#### PROVIDED DATA ####
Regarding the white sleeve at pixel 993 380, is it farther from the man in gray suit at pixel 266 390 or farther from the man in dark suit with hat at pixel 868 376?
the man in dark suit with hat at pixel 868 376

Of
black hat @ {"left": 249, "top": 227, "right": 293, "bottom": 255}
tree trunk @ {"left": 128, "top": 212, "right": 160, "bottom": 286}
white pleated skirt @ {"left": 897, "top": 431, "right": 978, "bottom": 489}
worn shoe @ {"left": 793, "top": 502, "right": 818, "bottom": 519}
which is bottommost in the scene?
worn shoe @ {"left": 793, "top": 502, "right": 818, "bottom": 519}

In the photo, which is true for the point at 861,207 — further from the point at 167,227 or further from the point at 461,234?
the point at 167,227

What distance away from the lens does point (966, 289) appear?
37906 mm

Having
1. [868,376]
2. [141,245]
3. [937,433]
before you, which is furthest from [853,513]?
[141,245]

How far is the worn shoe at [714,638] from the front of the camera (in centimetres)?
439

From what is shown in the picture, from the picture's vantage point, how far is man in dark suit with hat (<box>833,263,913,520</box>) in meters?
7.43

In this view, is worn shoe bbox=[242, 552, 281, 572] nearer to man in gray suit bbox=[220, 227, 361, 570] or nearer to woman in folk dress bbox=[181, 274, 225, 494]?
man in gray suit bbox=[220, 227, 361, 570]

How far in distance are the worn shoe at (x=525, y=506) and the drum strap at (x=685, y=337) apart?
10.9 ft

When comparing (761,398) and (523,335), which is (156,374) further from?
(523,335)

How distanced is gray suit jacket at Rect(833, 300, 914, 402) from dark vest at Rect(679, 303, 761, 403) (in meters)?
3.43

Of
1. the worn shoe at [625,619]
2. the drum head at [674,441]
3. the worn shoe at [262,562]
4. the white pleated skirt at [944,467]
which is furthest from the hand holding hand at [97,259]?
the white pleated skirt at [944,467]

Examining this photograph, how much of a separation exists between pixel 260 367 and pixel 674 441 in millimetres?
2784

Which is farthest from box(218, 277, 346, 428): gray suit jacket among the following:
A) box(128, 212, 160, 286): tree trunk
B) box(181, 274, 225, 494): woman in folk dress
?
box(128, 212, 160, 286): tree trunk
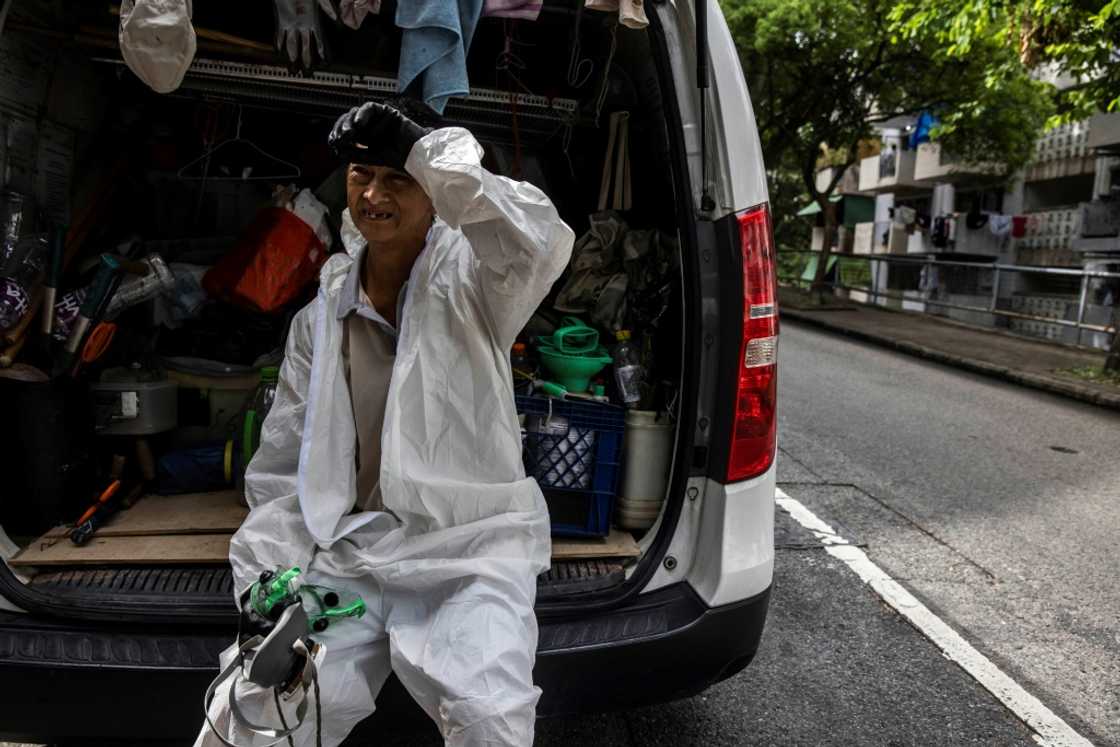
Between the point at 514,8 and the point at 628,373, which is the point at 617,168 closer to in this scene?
the point at 628,373

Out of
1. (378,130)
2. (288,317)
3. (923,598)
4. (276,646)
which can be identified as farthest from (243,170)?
(923,598)

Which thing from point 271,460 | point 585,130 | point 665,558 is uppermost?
point 585,130

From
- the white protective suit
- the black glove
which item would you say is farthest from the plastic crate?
the black glove

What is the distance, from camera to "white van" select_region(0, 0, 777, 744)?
188 centimetres

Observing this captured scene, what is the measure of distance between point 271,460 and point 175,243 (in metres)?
2.11

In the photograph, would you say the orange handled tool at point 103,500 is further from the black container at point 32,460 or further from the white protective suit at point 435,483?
the white protective suit at point 435,483

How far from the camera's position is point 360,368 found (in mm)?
2109

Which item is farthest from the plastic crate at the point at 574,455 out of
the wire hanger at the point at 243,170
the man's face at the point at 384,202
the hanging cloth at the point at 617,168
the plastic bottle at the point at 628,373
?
the wire hanger at the point at 243,170

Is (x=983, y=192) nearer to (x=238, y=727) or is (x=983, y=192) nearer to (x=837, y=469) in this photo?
(x=837, y=469)

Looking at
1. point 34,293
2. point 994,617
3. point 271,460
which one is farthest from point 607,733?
point 34,293

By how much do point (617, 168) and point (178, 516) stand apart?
2.02 meters

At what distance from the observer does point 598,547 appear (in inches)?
94.4

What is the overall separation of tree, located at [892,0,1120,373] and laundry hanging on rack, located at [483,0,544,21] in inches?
303

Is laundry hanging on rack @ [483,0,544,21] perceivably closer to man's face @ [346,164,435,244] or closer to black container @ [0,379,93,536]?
man's face @ [346,164,435,244]
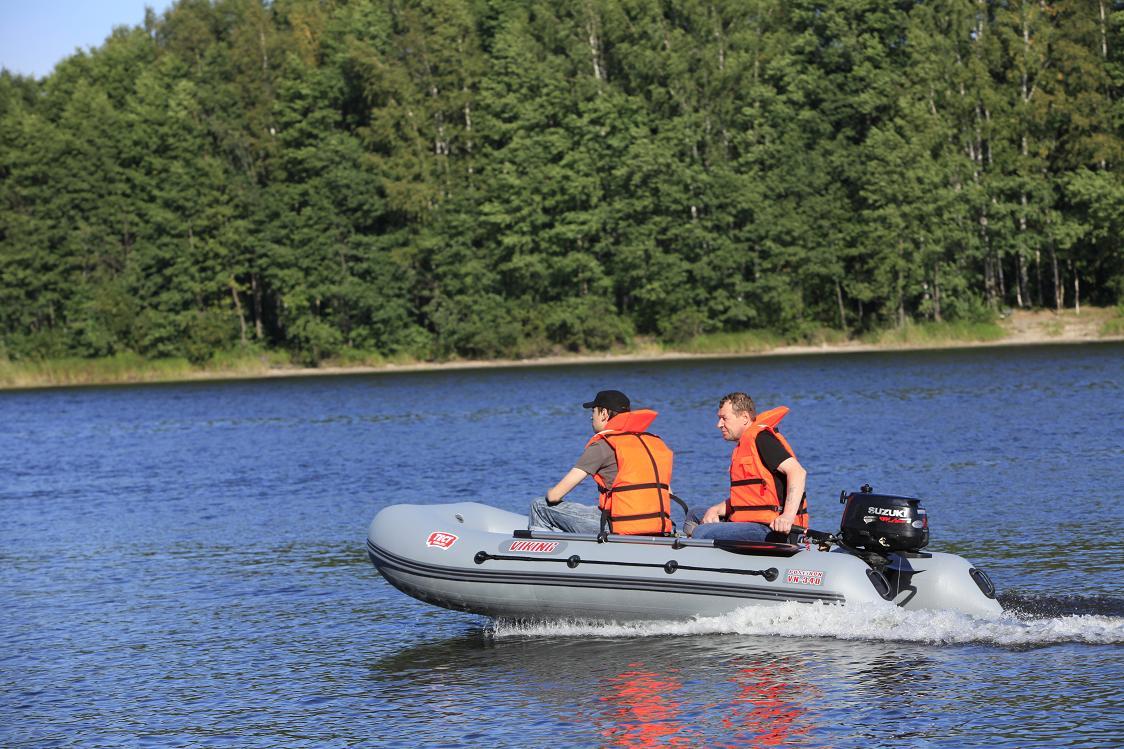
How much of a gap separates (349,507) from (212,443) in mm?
####
**WHAT YOU SHOULD DO**: Copy out each line of the rows above that contains the word "rack".

**ANSWER TO THE TASK**:
What is the overall separation of tree, located at [892,0,1120,373] and laundry hanging on rack, located at [483,0,544,21] in inches?
Is laundry hanging on rack @ [483,0,544,21] perceivably closer to man's face @ [346,164,435,244] or closer to black container @ [0,379,93,536]?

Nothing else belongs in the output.